Paul Strickland

Paul Strickland

Sublime Text in a Windows Environment

For over a year I’ve been using Sublime Text to record my workdays. I love its clean minimal interface. I love the fact it has a Python interpreter built in, that it can be customised and extended. And fortunately, I can run it on my locked-down corporate laptop.


When I started my job about six years ago, I was given some advice: keep a logbook. I started to do this by hand, but it soon got tiresome; trying to spend time at the end of every day writing what I’d done just wasn’t appealing.

About 15 months ago I found out about the Sublime Text editor, and was intrigued by so many people raving about it. I downloaded a copy and started to use it. Soon enough it was my favourite text editor at home, and I also took it to work.

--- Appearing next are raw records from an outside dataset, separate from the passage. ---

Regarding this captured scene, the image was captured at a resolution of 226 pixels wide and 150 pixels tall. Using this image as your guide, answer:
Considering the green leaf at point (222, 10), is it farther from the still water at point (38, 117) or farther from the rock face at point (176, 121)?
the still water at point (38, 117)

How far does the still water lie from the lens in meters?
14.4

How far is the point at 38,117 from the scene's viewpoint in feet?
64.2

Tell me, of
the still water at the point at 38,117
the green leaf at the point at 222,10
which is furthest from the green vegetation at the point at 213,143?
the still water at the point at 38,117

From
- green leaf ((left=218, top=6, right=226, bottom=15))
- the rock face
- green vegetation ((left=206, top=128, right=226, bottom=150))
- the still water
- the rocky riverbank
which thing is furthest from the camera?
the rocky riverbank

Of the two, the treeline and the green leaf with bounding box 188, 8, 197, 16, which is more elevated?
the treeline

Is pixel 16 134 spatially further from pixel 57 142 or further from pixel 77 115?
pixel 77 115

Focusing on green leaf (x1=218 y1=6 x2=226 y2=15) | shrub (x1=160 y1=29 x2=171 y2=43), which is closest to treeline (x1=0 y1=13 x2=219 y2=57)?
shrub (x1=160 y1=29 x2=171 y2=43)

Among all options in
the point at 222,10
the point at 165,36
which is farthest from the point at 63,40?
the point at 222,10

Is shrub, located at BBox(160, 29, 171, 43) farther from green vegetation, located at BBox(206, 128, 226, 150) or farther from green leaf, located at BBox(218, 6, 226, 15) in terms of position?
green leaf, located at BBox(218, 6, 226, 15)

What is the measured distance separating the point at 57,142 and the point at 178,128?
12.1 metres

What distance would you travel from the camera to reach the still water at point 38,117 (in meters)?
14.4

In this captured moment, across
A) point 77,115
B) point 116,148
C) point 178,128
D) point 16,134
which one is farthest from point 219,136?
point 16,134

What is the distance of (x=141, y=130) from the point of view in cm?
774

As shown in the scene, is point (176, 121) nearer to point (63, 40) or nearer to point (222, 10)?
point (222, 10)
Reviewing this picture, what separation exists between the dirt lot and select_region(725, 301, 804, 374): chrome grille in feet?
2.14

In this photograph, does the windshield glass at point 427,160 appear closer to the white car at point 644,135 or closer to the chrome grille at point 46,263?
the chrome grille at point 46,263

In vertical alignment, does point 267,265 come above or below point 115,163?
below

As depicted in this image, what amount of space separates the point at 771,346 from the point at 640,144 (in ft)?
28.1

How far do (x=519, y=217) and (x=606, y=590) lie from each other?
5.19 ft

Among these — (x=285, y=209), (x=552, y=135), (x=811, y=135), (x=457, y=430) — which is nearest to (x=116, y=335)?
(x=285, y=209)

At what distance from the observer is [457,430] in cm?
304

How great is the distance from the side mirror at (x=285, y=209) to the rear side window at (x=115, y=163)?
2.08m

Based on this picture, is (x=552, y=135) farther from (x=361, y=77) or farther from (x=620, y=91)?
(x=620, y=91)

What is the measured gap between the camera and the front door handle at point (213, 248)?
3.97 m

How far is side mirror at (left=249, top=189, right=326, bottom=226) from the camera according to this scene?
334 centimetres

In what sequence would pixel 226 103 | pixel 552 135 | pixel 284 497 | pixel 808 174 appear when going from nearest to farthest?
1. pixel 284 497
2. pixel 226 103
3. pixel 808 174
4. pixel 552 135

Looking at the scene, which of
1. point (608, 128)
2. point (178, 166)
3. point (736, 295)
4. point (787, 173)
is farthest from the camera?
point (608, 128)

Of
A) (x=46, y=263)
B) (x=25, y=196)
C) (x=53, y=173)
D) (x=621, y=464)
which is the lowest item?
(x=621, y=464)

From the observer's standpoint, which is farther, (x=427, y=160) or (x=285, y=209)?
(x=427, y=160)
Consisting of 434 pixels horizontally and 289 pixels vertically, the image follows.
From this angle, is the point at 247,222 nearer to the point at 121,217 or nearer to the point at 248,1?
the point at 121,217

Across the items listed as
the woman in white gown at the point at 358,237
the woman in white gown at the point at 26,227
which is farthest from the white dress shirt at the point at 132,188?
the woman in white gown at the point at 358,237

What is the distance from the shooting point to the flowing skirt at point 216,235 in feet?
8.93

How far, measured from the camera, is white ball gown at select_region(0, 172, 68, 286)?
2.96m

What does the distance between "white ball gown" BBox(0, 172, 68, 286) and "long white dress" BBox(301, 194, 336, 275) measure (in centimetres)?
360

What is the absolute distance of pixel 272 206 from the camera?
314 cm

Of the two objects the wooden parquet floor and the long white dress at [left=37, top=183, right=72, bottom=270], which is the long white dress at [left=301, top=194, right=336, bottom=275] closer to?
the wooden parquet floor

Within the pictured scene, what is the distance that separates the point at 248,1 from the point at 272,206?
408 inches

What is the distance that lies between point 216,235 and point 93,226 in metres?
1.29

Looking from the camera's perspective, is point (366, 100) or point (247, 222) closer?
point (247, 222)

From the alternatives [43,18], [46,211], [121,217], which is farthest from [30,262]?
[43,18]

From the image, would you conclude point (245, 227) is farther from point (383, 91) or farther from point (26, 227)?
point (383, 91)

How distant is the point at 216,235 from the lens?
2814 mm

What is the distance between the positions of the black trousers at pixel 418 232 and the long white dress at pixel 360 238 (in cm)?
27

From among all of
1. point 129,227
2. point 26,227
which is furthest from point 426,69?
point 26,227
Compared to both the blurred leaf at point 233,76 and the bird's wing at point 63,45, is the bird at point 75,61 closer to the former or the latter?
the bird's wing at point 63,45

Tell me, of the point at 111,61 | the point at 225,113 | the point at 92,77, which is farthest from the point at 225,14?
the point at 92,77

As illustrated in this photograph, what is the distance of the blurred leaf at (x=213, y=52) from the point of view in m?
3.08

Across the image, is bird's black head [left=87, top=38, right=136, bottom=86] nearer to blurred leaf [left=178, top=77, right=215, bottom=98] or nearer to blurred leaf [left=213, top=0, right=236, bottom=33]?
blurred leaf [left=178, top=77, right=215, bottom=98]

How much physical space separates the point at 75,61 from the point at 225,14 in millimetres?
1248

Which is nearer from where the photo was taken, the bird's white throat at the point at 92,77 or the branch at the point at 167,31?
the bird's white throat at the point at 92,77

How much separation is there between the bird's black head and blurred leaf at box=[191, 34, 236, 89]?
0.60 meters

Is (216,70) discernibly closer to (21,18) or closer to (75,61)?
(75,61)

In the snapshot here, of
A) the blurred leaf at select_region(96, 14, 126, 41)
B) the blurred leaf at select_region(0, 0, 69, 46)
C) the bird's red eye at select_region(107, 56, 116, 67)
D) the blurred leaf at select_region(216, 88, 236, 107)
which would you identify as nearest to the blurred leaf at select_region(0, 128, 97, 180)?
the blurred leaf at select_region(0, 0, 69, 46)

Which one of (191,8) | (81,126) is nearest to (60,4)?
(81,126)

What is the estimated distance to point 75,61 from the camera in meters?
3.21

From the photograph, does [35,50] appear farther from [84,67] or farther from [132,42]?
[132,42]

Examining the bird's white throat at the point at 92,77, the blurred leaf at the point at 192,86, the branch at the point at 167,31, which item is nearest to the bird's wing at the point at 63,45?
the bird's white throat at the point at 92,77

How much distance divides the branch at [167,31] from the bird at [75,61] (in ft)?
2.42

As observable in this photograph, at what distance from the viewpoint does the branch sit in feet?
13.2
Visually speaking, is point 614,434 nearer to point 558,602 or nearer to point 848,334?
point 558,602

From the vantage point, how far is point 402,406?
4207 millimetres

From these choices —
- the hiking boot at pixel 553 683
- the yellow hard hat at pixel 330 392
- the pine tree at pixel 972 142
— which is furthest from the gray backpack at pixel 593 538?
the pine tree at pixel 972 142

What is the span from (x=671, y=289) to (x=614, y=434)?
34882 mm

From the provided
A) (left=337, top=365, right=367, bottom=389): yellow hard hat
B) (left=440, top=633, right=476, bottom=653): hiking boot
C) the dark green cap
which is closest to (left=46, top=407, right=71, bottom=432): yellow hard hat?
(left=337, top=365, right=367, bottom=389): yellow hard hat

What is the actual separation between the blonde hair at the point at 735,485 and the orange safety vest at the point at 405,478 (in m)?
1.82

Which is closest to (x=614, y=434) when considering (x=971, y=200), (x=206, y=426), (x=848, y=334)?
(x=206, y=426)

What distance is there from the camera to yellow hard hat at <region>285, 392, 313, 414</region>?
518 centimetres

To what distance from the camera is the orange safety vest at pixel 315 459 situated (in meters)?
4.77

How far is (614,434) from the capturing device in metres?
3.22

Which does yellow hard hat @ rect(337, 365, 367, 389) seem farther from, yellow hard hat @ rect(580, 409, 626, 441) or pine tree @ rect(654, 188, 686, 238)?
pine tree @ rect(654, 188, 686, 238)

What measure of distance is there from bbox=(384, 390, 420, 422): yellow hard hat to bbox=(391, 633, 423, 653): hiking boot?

I don’t know quite what it was about Sublime Text, but I started to enjoy typing notes a lot more than I used to. I went from only writing down notes at meetings to keeping a fairly comprehensive narrative of my day. After more than a year of doing this I have quite a useful record of my life at work.

What I love about using Sublime Text

No distractions

In a cluttered Windows/Office environment, the most refreshing part of Sublime Text is its distraction-free interface. Nothing but a small menu bar and your text, and you can even get rid of the menu if you want. It’s brilliant. I sometimes now take my laptop to a meeting to take notes, and I split the screen so that I have notes at the top of the file and actions at the bottom. And there is nothing else to distract me.


You can customise so much with Sublime Text. I spent more time than I’d like to admit searching for the “perfect” settings file, containing a good theme, great syntax highlighting and the best font. In the end I found this article and based my own settings on that. (My own settings are available here.)

Plain text

Text formatting distracts me when I type. If I opened a new Word document to write down some notes, I’d be likely to spend ages setting up some styles, or else I’d use a template that we use to produce technical reports (and then spend ages removing all the boilerplate pages).

When I use Sublime Text I write in reStructuredText. For general text it is similar to plain text, with some syntax for headings, lists, and so on. It is quite readable as plain text, especially with a monospaced font. Sublime Text (with the right theme) highlights the syntax which makes the experience even better. reStructuredText is also used for Sphinx Documentation source files, which I use to build my logbook entries into a logical system.

I can use it with Windows 7

The IT system where I work is Microsoft-based, and recently we had our laptops upgraded to Windows 7. Whilst that’s a fairly unremarkable change for day-to-day work, the biggest problem for me was User Access Control — I can no longer install a lot of software (or fonts!). Fortunately, Sublime Text is available as a portable version. This means that all I need to do is extract a zip file and I can run the software directly — everything is contained within one folder that can be put wherever I have permission.

For some reason, installing fonts now requires administrator privileges, and that meant that I couldn’t install my monospaced font of choice: Ubuntu Mono. Luckily the internet provided a workaround that allows me to install fonts as an ordinary user for the duration of my session. By including a batch file in my startup folder, all the fonts I want to use will be registered each time I start my laptop.